Rappelons-en les principales caractéristiques : recours excessif à l'effet de levier ; endettement non
soutenable des ménages qui seul a permis le maintien de la consommation ; croissance fondée
essentiellement sur la valorisation des actifs, en particulier immobiliers, par essence inégalement répartie
entre les générations. Au total, une accumulation de mécanismes d'enrichissement artificiel dont la crise a
mis à nu tous les risques qu'ils comportent... Ce mode de croissance n'a pu servir de modèle que parce qu'il
se fondait sur l'oubli de lois économiques élémentaires, dont la situation actuelle montre toute la
pertinence a contrario.
Les rendements exigés par les investisseurs, tout d'abord. Alors que ces derniers devraient être en ligne
avec la croissance à long terme de l'économie, le diktat du Return on Equity ou ROE (retour sur fonds
propres) de 15 % a agi comme un pousse-au-crime, et ne pouvait être atteint que par une politique
malthusienne de réduction des fonds propres et un recours excessif à l'endettement.
Les déterminants de la consommation, ensuite.

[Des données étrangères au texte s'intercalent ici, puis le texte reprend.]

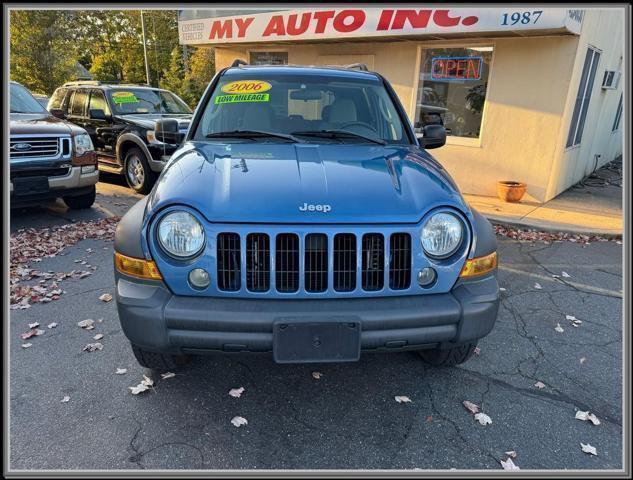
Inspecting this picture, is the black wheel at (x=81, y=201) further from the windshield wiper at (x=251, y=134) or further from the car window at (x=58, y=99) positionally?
the windshield wiper at (x=251, y=134)

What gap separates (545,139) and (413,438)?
6.60 meters

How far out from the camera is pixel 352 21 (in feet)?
26.2

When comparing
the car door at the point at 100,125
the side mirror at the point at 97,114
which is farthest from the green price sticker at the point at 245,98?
the car door at the point at 100,125

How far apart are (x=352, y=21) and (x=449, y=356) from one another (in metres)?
6.82

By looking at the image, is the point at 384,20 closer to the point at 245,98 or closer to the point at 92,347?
the point at 245,98

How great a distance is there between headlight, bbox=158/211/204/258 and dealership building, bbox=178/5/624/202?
6366 mm

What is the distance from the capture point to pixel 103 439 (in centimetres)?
239

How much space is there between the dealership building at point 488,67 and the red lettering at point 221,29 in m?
0.07

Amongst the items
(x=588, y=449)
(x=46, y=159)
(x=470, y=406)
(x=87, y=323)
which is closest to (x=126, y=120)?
(x=46, y=159)

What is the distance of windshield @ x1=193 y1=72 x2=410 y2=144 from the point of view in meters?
3.38

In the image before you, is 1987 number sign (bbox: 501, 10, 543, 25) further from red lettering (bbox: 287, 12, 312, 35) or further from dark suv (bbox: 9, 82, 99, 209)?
dark suv (bbox: 9, 82, 99, 209)

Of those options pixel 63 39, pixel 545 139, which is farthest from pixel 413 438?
pixel 63 39

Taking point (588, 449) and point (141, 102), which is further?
point (141, 102)

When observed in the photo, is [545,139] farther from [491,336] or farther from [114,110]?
[114,110]
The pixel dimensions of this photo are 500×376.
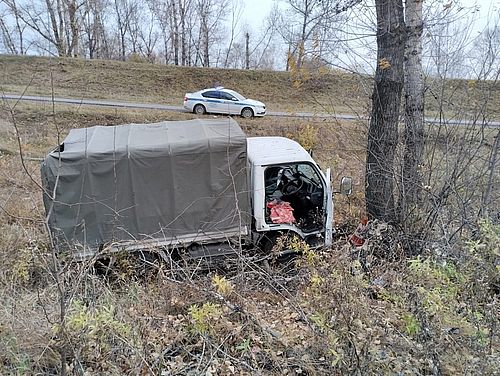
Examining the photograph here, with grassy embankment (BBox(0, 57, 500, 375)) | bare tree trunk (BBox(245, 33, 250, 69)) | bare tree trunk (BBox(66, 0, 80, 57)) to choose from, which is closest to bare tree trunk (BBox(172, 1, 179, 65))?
bare tree trunk (BBox(245, 33, 250, 69))

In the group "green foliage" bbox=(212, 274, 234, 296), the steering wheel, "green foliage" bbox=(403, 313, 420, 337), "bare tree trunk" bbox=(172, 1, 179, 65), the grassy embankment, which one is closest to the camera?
the grassy embankment

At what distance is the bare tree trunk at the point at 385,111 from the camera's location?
6.97m

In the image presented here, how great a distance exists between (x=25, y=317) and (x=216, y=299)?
1.93 meters

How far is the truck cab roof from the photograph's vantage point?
612 centimetres

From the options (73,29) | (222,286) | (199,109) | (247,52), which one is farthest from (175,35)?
(222,286)

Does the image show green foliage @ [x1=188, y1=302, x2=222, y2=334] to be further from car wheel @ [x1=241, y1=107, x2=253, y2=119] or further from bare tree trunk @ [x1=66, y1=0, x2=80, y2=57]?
bare tree trunk @ [x1=66, y1=0, x2=80, y2=57]

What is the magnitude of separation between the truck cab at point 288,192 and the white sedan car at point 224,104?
13850mm

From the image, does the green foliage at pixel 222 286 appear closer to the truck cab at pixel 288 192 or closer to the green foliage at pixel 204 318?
the green foliage at pixel 204 318

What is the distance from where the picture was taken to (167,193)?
5.96 meters

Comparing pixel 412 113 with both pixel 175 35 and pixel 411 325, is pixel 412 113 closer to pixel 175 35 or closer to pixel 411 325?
pixel 411 325

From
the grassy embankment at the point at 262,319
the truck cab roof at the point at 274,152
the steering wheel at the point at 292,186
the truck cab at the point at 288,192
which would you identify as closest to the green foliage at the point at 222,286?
the grassy embankment at the point at 262,319

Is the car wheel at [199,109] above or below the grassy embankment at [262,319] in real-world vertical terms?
above

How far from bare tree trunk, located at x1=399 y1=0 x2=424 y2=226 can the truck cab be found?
135cm

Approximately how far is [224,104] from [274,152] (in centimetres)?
1495
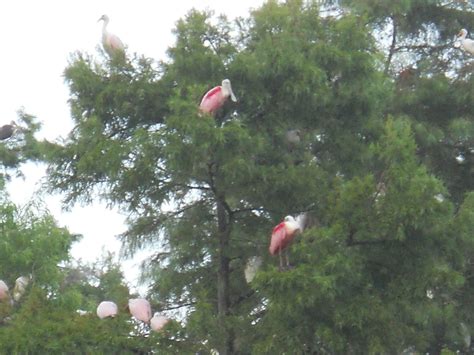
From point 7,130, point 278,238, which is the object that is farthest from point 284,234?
point 7,130

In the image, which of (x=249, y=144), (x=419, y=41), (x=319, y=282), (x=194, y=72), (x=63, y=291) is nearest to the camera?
(x=319, y=282)

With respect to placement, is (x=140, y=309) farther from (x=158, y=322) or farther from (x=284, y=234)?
(x=284, y=234)

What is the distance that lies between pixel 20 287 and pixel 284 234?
2.57 m

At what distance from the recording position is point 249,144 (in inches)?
345

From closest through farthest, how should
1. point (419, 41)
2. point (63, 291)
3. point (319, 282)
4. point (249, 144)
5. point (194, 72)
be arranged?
point (319, 282) < point (249, 144) < point (194, 72) < point (63, 291) < point (419, 41)

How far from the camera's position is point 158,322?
28.5ft

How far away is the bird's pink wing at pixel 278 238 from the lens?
851 centimetres

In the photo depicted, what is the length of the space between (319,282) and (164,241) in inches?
98.0

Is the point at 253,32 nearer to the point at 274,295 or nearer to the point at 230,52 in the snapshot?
the point at 230,52

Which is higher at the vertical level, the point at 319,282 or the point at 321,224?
the point at 321,224

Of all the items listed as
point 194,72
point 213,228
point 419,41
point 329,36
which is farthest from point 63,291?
point 419,41

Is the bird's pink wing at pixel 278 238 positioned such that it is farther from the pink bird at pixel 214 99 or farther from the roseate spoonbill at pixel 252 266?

On voit mal comment le rythme de cette dernière pourrait
s'écarter durablement de l'évolution des salaires, eux-mêmes théoriquement en ligne avec la croissance de
la productivité. Or cette dernière découle en très grande partie de la croissance de l'activité industrielle, les
gains de productivité étant moins évidents à réaliser dans le secteur des services. Aux Etats-Unis, dans le
contexte de désindustrialisation massive de la dernière décennie, la consommation n'a pu se maintenir
qu'au prix d'un appel croissant à l'endettement des ménages, lui-même favorisé par la politique monétaire
expansionniste conduite à partir de 2001.

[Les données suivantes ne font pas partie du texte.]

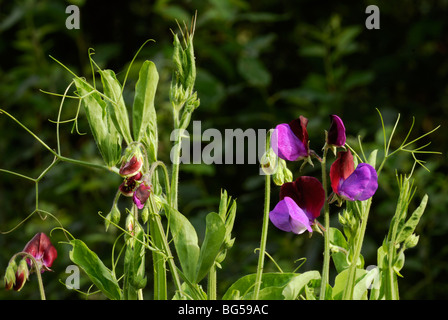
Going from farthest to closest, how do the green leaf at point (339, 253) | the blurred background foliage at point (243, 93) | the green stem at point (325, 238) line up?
the blurred background foliage at point (243, 93), the green leaf at point (339, 253), the green stem at point (325, 238)

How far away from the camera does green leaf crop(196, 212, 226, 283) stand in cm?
46

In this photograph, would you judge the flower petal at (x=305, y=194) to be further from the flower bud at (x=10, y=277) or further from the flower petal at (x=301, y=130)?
the flower bud at (x=10, y=277)

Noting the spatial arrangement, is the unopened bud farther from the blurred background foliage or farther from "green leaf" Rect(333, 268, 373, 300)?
the blurred background foliage

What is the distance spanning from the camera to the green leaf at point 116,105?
0.48 metres

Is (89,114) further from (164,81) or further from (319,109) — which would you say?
(319,109)

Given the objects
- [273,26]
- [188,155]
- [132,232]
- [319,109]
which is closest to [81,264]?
[132,232]

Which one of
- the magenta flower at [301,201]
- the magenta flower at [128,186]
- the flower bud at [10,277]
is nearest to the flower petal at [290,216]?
the magenta flower at [301,201]

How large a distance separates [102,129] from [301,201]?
16 centimetres

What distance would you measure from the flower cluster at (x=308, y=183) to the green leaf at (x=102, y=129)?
0.41ft

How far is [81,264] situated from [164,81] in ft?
3.80

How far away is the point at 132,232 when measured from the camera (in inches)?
19.6

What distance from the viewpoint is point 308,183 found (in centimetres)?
46

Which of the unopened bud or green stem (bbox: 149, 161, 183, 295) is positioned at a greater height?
the unopened bud

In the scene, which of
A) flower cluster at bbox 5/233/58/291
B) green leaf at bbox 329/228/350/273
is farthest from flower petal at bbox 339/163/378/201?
flower cluster at bbox 5/233/58/291
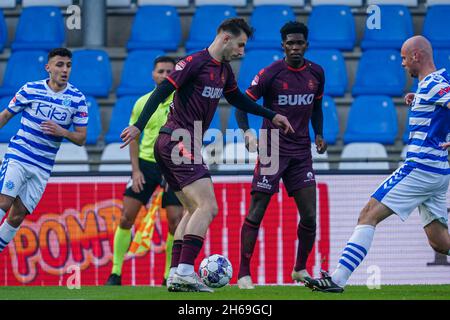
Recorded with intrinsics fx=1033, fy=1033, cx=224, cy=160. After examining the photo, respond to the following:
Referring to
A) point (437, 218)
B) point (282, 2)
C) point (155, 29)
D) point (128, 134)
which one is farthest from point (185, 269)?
point (282, 2)

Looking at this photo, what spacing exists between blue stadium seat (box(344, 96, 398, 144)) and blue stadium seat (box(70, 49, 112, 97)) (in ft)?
11.6

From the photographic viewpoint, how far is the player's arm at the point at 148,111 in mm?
8086

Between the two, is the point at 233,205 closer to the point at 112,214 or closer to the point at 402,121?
the point at 112,214

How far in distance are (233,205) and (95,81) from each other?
381 cm

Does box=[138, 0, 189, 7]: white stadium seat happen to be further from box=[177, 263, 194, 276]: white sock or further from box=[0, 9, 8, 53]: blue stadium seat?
box=[177, 263, 194, 276]: white sock

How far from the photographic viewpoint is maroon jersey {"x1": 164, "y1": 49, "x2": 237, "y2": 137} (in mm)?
8703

Enfin, alors que c'est la croissance organique qui, à long terme, crée le plus de valeur, l'accent mis sur la
croissance externe a contribué à la constitution de bulles spéculatives, quand il ne s'est pas traduit par une
destruction de valeur dans un cas sur deux...
SAVOIR-FAIRE PRÉCIEUX
Cet oubli des fondamentaux n'a pu se produire qu'en raison d'une logique "court-termiste"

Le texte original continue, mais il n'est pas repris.